Meerjarige groenten

Er zijn veel eetbare meerjarige groenten, die leuk zijn om in de sier-, moes- of voedselbostuin toe te passen. Met sommige van deze planten is het wel oppassen geblazen: ‘bezint eer je begint’. Ik heb altijd aardperen in overvloed, en tegen het zevenblad kan ik ook niet aan eten. Andere meerjarige groenten zijn wat meer bescheiden en nemen niet meteen heel je tuin over; de brave hendrik is me bijvoorbeeld iets te braaf en de eeuwige moes zal zich ook ooit uitzaaien. In dit artikel neem ik je mee in een tuin vol brave broeders en vrijpostige vrienden.

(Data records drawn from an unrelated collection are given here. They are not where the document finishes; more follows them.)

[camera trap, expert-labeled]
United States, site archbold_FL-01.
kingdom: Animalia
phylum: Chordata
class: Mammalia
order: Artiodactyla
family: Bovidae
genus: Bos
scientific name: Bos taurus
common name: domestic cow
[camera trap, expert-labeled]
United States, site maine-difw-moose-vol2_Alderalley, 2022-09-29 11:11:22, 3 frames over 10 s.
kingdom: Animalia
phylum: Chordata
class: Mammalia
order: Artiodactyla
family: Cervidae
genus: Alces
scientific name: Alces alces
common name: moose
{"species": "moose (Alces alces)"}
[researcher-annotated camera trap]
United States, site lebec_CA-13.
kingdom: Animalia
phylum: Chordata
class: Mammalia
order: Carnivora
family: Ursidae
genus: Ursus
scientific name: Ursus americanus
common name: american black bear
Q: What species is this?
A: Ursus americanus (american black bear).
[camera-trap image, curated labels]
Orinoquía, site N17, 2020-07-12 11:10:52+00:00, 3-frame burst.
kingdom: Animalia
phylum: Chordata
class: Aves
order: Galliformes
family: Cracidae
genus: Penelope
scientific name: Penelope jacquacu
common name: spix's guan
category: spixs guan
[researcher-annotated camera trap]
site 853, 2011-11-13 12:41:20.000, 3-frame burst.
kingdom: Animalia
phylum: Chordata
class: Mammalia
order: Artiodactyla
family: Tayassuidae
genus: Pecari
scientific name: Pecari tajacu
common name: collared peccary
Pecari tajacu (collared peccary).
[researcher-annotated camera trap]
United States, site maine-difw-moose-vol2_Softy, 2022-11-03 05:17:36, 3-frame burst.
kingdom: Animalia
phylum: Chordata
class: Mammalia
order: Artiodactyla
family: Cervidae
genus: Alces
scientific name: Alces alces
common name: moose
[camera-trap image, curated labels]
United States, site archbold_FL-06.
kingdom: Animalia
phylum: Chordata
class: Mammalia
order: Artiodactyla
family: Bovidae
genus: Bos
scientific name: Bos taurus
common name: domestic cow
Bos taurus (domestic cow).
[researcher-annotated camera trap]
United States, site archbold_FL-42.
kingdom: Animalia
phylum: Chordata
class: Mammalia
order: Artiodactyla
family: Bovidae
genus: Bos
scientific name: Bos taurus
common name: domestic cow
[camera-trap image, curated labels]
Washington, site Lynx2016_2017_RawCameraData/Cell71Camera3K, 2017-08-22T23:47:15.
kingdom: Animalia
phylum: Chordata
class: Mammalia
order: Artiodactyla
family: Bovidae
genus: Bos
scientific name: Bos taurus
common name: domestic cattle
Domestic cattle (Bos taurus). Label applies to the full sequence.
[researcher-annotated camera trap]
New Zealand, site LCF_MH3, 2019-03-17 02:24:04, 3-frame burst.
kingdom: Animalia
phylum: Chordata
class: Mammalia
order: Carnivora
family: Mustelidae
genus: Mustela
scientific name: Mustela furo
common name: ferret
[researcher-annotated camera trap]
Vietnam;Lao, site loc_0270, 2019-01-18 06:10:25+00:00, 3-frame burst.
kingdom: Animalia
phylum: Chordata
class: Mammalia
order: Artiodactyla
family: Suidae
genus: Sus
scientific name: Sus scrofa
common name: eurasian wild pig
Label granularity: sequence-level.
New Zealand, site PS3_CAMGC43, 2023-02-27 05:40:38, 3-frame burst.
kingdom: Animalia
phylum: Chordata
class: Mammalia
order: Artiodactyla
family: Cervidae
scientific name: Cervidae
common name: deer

FRANSE UIENSOEP-BOOM (Toona sinensis): Het blad van deze boom smaakt werkelijk naar uiensoep. Je kunt het blad stomen of koken. Ik eet het als gestoomd als groente, in de soep of rauw in kleine stukjes door de salade. Het kan een flinke boom worden, maar van mij mag hij nog wel wat harder groeien: Heerlijk!

AARDPEER: Het twee-en-halve meter hoge woekerende zusje van de zonnebloem, staat altijd prachtig te bloeien in het vroege najaar. Haar wortelknollen kun je in het late najaar en de winter oogsten. Als de vorst over de plant gaat, worden de aardperen zoeter. Je kunt de knollen koken, bakken of rauw als groente eten. Aardperen smaken nootachtig en aards.

HOP: Ze is natuurlijk bekend van het bier, maar veel mensen weten niet dat de jonge scheutjes ook erg lekker zijn! En als je hop in de tuin hebt, heb je die meestal in overvloed. Je kunt zowel de witte (ondergrondse) als de groene (boven de grond) jonge scheuten eten. Blancheer ze kort. De smaak lijkt een beetje op die van de asperge.

Brandnetel, Zevenblad, Hondsdraf, Look-zonder-Look, Weegbree: Wilde eetbare planten werden vroeger veel in ‘the hungry gap’ gegeten. Als de wintervoorraad op begon te raken en het moestuin-seizoen nog niet was begonnen, was er al wel het jonge blad van deze wilde planten. Het is ook een mooie manier om met vrijpostig verspreidende wilde planten om te gaan. ‘If you can’t beat it, eat it’. Zevenblad heeft iets weg van selderij, brandnetel van spinazie, hondsdraf iets van rozemarijn, look-zonder-look iets van ui en weegbree kan prima in een salade.

BRAVE HENDRIK: Deze vaste plant kun je eten als spinazie. Je moet wel even geduld hebben. De plant kiemt moeilijk en heeft een paar jaar nodig om zich goed te wortelen en groter te worden. Maar als hij aangeslagen is, komt hij ook elk voorjaar braaf boven de grond.

EEUWIGE MOES: Eeuwige moes is een winterharde en wintergroene koolsoort, die je kunt vermeerderen door te stekken. De bladeren kun je goed gebruiken in een stamppot. Het is een makkelijke plant, die zich nooit zal uitzaaien. De plant schiet zelden in bloei en wordt vermeerderd door te stekken.

KLEINE PIMPERNEL: Ik ken geen andere plant die zo smaakt: Is het nootachtig, komkommerachtig, mango-achtig met een bittertje? De jonge blaadjes smaken lekker in een salade of stamppot. Later in het seizoen worden de bladeren bitter en is het niet zo lekker meer. Ze kan zich aardig uitzaaien, maar door mijn menselijke begrazing houd ik haar prima in toom.

CROSNE: Deze lage vaste plant heeft kleine wortelknolletjes die lekker knapperig zijn. Je kunt ze wokken, kort koken of rauw eten. De kleine knolletjes zijn moeilijk schoon te maken, maar schoon borstelen lukt aardig. Ook deze wortel smaakt wat nootachtig en doet wel een beetje denken aan de smaak van aardpeer. Crosne heeft de neiging om door de tuin te wandelen en, als ze het naar haar zin heeft, kan ze er op los woekeren.